HMK.’nın 355. maddesi uyarınca istinaf incilemesi, ileri sürülen istinaf sebepleri ve kamu düzeni ile sınırlı olarak yapılmıştır.
İlk derece mahkemesi gerekçesinde de vurgulandığı üzere; davacının alacağına dayanak yaptığı faturaların davalı defterlerinde kayıtlı olduğu anlaşılmaktadır. Davalı bu faturalara dayalı alacağın kendi defter kayıtlarına göre kredi kartı ödemesi ve iade faturası ile kapatıldığını ileri sürmüştür. Ancak davalı defterine tek taraflı şekilde işlenen bu hususlar kapsamında ödemeyi kanıt yükü üzerinde olan davalı tarafından, davacıya kredi kartı ödemesi yapıldığı kanıtlanmadığı gibi, iade faturasının da davacıya tebliğ edildiği ve davacı yanca benimsendiği kanıtlanamamıştır. Bu duruma göre davalı vekilinin kendi ticari defterlerindeki kayıtlara göre davanın reddi gerektiği yönündeki istinaf nedeni yerinde değildir.
İlk derece mahkemesi karar ve gerekçesinde yasa ve usule aykırılık bulunmadığı gibi kamu düzenine aykırılık da görülmediğinden, davalı vekilinin istinaf başvurusunun HMK 353/1-b1 maddesi uyarınca esastan reddine dair aşağıdaki karar verilmiştir.

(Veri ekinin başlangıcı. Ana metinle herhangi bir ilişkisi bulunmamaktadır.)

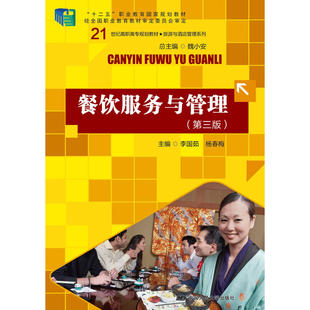 餐饮服务与管理(第三版)(21世纪高职高专规划教材·旅游与酒店管理系列).李国茹9787300229881中国人民大学出版社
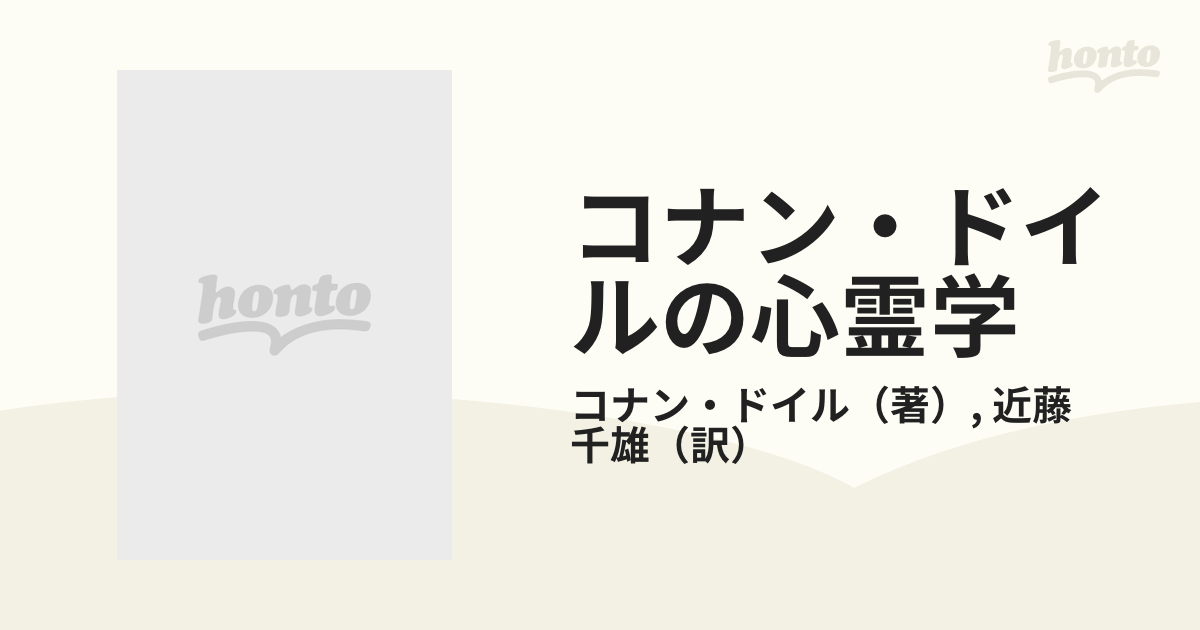 コナン・ドイルの心霊学の通販/コナン・ドイル/近藤 千雄 新潮選書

HÜKÜM : Gerekçesi yukarıda açıklandığı üzere;
1-HMK 353/1.b.1.maddesi uyarınca, davalı vekilinin istinaf başvurusunun esastan reddine,
2-Davalı tarafından yatırılan istinaf başvuru harçlarının Hazineye irad kaydına,
3-Bakiye 211,59 TL nispi istinaf harcının davalıdan tahsiline, Hazineye irad kaydına,
4-Davalı tarafından istinaf kanun yoluna başvuru için yapılan masrafların kendi üzerlerinde bırakılmasına,
5-Duruşma açılmadığından avukatlık ücreti tayinine yer olmadığına,
6-Gerekçeli kararın birer örneğinin ilk derece mahkemesince taraflara tebliğine,
7-Dosyanın kararı veren ilk derece mahkemesine gönderilmesine dair;
HMK.353.maddesi uyarınca dosya üzerinde yapılan inceleme sonucunda, oybirliğiyle ve kesin olarak karar verildi. 27.09.2018
KANUN YOLU : HMK.362/1.a maddesi uyarınca, dava konusunun değerine göre karar kesindir.